Уехал я очень поздно, с последним пароходом, в радостном ощущении, что познакомился с настоящими людьми, интеллигентами новой формации,

которые и Бога не отрицают, и культуру любят, и социальной справедливости жаждут. Смущало только некоторое уныние Мишенькина, какая–то грустная сумеречность его образа. Думаю, что он был очень одинок и что ему было непосильно пробивать себе дорогу среди ведущих сил России — клерикального черносотенства и атеистически–революционной интеллигентщины.

Одним из видных православных реакционеров был в Нижнем доктор Н., который меня долго мучил своими письмами. Репутация у моего корреспондента была не важная: ханжа, черносотенец, карьерист. Мишенькины с ним не были знакомы и удивлялись тому, что я вожусь с ним.

Ханжой и черносотенцем доктор Н., человек, судя по письмам, тяжелый, одинокий и очень самолюбивый, из породы русских самоистязателей, думается, не был, но казаться таковым он мог. Трагедия доктора заключалась в том, что, не нуждаясь в молодости в Боге, чтобы любить людей и помогать им, он, придя к своим пятидесяти годам к Богу и церкви, потерял всякий интерес к людям: «Объясните, — писал он мне, — почему я, некогда народник–идеалист, горевший жаждою помощи ближнему, теперь свидетельство о смерти ловчусь не выдать, пока не зажму трешницы в кулаке, а в церковь хожу и даже практики не могу начать не перекрестившись». Что я отвечал доктору — не помню, помню только мучение, которое я испытывал, отвечая ему. Для настоящего ответа у меня в 27 лет еще не было ни жизненного опыта, ни духовной зрелости. В живом разговоре я, быть может, и нашел бы какое–нибудь нужное доктору слово, но разговора угрюмый, бледный, рыжий доктор очевидно боялся. После лекции он каждый раз быстро здоровался со мною и уходил, не позвав к себе.

Описывая своих нижегородских слушателей, я невольно спрашиваю себя, для кого пишу, кому могут быть интересны быстрые зарисовки почти мимолетных встреч, кроме меня самого? Но потом утешаю себя мыслью, что господствующий не только в математике, но и в жизни закон бесконечно большого значения бесконечно малых величин, быть может, поможет моим читателям выяснить себе духовный облик дореволюционной провинции и то, чего она ждала и даже требовала от лектора.

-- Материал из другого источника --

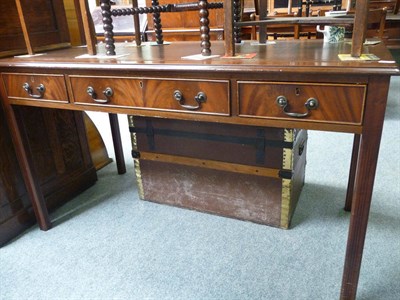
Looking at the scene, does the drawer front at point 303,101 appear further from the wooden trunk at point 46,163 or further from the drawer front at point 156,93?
the wooden trunk at point 46,163

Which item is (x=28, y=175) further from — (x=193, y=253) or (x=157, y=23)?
(x=157, y=23)

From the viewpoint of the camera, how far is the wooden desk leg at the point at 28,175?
5.34 feet

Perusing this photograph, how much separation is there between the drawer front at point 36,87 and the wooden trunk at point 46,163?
0.41 ft

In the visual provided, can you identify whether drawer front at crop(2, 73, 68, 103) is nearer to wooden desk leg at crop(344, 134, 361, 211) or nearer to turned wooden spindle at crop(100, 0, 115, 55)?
turned wooden spindle at crop(100, 0, 115, 55)

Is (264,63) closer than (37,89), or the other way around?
(264,63)

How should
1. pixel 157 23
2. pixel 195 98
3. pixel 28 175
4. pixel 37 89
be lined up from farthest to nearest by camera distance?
pixel 157 23, pixel 28 175, pixel 37 89, pixel 195 98

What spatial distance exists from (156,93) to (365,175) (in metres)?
0.75

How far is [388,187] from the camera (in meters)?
2.08

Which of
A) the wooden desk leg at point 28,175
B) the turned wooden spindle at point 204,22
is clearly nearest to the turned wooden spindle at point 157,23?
the turned wooden spindle at point 204,22

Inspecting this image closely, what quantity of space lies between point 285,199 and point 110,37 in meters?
1.10

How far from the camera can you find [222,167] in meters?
1.76

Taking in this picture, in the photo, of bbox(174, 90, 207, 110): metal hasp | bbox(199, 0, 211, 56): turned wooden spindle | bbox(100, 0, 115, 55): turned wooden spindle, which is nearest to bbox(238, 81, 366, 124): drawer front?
bbox(174, 90, 207, 110): metal hasp

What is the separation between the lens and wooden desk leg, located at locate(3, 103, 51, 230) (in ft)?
5.34

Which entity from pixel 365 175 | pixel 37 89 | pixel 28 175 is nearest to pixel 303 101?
pixel 365 175
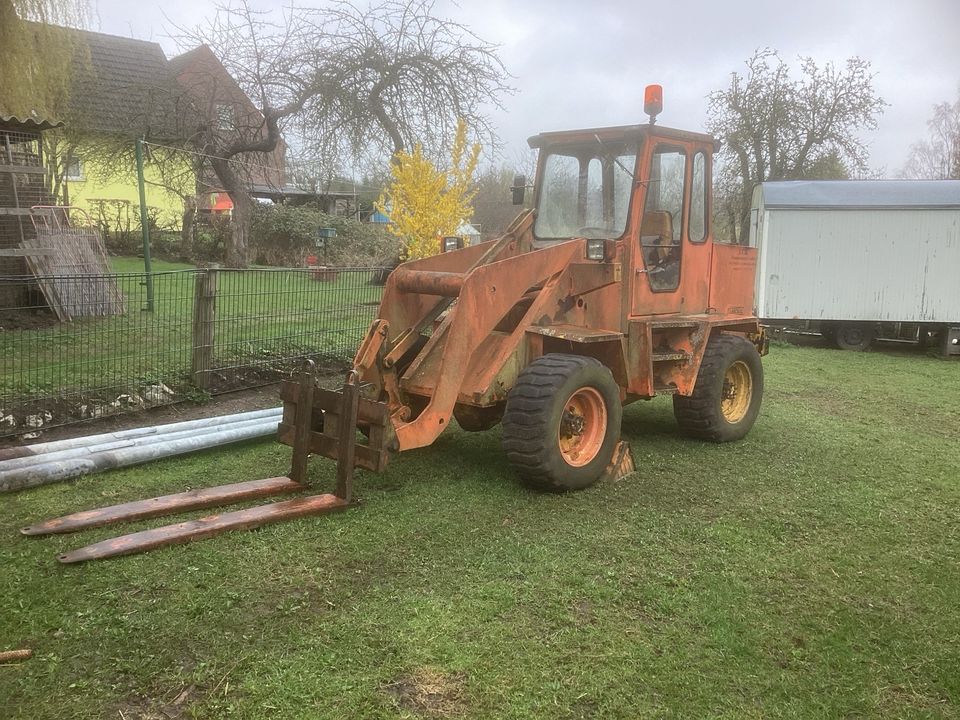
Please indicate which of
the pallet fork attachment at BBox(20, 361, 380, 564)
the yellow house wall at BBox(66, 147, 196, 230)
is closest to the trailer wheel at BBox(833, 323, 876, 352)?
the pallet fork attachment at BBox(20, 361, 380, 564)

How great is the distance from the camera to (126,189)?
84.3 ft

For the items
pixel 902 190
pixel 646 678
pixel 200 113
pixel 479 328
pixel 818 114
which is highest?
pixel 818 114

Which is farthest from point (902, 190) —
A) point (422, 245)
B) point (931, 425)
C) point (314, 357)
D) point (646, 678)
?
point (646, 678)

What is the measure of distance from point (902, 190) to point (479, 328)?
1158cm

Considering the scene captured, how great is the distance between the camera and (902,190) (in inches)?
532

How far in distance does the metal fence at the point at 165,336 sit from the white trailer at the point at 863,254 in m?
8.66

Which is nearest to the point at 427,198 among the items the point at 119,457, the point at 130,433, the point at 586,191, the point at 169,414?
the point at 586,191

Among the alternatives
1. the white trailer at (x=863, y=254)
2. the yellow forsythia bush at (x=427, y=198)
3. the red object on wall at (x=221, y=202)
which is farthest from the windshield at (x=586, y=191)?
the red object on wall at (x=221, y=202)

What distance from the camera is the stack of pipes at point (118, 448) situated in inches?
193

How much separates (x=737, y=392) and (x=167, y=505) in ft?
16.5

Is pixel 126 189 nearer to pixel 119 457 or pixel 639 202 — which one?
pixel 119 457

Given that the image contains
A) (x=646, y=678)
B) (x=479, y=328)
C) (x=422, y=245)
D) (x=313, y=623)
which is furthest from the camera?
(x=422, y=245)

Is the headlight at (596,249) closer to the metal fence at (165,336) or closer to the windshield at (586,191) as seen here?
the windshield at (586,191)

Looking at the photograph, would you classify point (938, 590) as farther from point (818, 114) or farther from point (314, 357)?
point (818, 114)
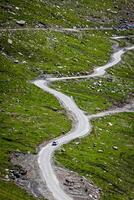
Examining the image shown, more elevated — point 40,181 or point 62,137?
point 40,181

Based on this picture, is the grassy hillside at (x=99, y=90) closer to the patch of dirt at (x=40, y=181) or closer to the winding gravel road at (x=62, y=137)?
the winding gravel road at (x=62, y=137)

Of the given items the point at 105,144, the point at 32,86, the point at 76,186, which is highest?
the point at 76,186

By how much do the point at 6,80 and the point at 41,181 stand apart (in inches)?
2342

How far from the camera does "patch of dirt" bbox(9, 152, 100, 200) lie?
8275 cm

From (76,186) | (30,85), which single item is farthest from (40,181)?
(30,85)

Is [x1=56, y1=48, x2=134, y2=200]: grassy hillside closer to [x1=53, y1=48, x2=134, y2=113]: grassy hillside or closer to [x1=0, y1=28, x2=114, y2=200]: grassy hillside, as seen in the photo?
[x1=53, y1=48, x2=134, y2=113]: grassy hillside

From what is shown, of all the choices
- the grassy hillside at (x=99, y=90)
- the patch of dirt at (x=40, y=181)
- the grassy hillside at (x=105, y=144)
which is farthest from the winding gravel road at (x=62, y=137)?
the grassy hillside at (x=99, y=90)

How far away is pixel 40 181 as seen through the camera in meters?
84.8

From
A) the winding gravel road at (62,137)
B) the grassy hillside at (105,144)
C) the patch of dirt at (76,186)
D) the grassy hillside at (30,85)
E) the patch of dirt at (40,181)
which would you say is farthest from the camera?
the grassy hillside at (30,85)

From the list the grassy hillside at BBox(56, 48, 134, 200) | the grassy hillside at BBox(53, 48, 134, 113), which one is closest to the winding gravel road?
the grassy hillside at BBox(56, 48, 134, 200)

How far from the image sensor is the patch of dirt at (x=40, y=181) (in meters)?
82.8

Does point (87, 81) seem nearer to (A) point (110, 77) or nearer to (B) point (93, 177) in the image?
(A) point (110, 77)

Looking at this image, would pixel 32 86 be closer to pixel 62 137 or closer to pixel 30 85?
pixel 30 85

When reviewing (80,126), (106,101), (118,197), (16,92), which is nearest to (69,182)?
(118,197)
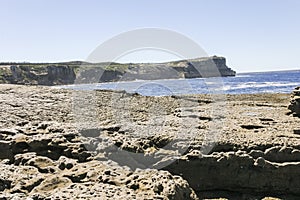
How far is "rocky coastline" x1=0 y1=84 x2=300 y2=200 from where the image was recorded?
7.81 m

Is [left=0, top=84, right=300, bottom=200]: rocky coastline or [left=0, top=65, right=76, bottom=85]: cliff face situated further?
[left=0, top=65, right=76, bottom=85]: cliff face

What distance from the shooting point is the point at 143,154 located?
10.5 metres

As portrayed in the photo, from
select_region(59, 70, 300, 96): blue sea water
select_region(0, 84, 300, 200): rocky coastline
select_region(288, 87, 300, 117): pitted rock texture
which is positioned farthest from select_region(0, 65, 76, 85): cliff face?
select_region(288, 87, 300, 117): pitted rock texture

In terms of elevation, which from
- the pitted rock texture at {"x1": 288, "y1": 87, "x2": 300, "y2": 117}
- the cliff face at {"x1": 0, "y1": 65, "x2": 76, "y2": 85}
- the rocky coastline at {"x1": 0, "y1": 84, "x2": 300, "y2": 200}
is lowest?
the cliff face at {"x1": 0, "y1": 65, "x2": 76, "y2": 85}

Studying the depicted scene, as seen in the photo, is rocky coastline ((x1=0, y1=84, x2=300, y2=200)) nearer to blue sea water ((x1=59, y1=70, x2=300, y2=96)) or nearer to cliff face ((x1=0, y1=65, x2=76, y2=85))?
blue sea water ((x1=59, y1=70, x2=300, y2=96))

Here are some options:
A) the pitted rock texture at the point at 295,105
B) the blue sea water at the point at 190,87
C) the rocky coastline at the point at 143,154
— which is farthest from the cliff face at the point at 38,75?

Мое отношение к философии заставило профессора Виндельбанда, как я рассказывал выше, указать на то, что его личные убеждения не являются предметом университетских занятий. Россия, в особенности провинциальная, такого разграничения личной и общественной философии не признавала. От философа, как, впрочем, и от всякого общественного деятеля, она требовала личных убеждений, почему и завязывала с ним личные отношения. Глубоко личные вопросы ставил мне не только очерствевший в Боге доктор, ставили их и приходившие в Ермолаевские номера поговорить со мною о воспитании детей матери и жены, запутавшиеся в брачной жизни, и молодые люди, ищущие смысла жизни.

Смешно подумать, но даже на каком–то гимназическом балу, куда меня затащили мои слушатели, какая–то весьма энергичная ученица старшего класса, «убежденная индивидуалистка», взволнованно доказывала мне, что я, защищающий начала личности и свободы, обязан пойти к ее отцу и убедить его, что он не смеет препятствовать ей строить свою жизнь по собственному разумению. Требование было предъявлено с такой страстностью и нравственною серьезностью, что мне пришлось познакомиться с родителями моей клиентки и сделать все возможное, чтобы добиться от отца разрешения отпустить дочь в Москву на Высшие курсы.

Как ни много давали мне лекции, устраиваемые Грациановской запятой, большее нравственное удовлетворение я получал от своего преподавания на губернских и уездных учительских курсах. Слушателями были почти исключительно учителя и учительницы, большинство которых съезжалось в Нижний из разных медвежьих углов. Настроение (у молодых, в большей степени, чем у старых, и у женщин в большей степени, чем у мужчин) было праздничное: в «храм науки» трудовая интеллигенция верила с такою же страстностью, с какой отрицала церковь. Татьянин день, день основания Московского университета, был ее престольным

праздником. Читал я на учительских курсах в радостном ощущении того, что воля и вера моих слов действительно доходят до внимательной и восприимчивой аудитории, чувствующей мою любовь к ней. По окончании лекций «благодарные слушатели» поднесли мне адрес, составленный в очень теплых выражениях, и серебряный бокал с изображением оленьей головы и выгравированною под нею трогательною надписью.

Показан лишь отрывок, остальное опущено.